Using the post below about California's DNA law, explain in one to three sentences why Proposition 69 is expected to give California the largest state-run DNA databank in the country.

## Exercise passage
|---|
Saturday, November 27, 2004

Wired News: Rough Reception for DNA Law
It has become a staple of American mainstream news that somehow John Ashcroft shredded the constitution and that the USA-PATRIOT Act reduced the scope of our civil liberties to subatomic levels. That's nonsense. But in the meantime, HOAs are banning flags and political signs, taking people's homes in foreclosure, and running banana republic private governments. Now here is somebody finally mentioning what the VOTERS of California just did to themselves:
Californians recently approved a measure to create one of the nation's most aggressive criminal DNA databases, but civil liberties groups and privacy advocates are fighting to get it scaled back. Law enforcement officials say Proposition 69 will be a boon to solving a growing backlog of violent crime cases, but it also raises the possibility of innocent people getting trapped in the vast database along with murderers and rapists and having limited ability to get their file expunged. The new law, officially called the DNA Fingerprint, Unsolved Crime and Innocence Protection Act, is expected to add the genetic data of 1 million people to California's databank over the five years, making it the largest state-run DNA databank in the country. The law, approved by 62 percent of the state's voters in the Nov. 2 election, allows police to take DNA samples from every adult and juvenile convicted of a felony and from all adults arrested for specific felonies such as sexual assault and murder. In 2009, the law will be broadened to enable police to gather DNA data from anyone arrested for any felony -- ranging from residential burglary to murder -- whether or not they are ever charged or convicted with a crime.
|---|
## Dataset entries

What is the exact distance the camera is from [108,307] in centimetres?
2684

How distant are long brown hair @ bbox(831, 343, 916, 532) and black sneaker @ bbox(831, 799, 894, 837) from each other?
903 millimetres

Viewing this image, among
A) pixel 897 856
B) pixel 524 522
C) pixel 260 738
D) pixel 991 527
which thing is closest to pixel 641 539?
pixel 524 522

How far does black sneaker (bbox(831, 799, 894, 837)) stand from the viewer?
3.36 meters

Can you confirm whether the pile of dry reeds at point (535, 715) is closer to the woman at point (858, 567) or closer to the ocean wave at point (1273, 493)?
|---|
## Problem solution
The law is expected to add the genetic data of 1 million people to California's databank over five years. It lets police take DNA from every adult and juvenile convicted of a felony and from all adults arrested for certain felonies. In 2009 that widens to anyone arrested for any felony, whether or not they are ever charged or convicted.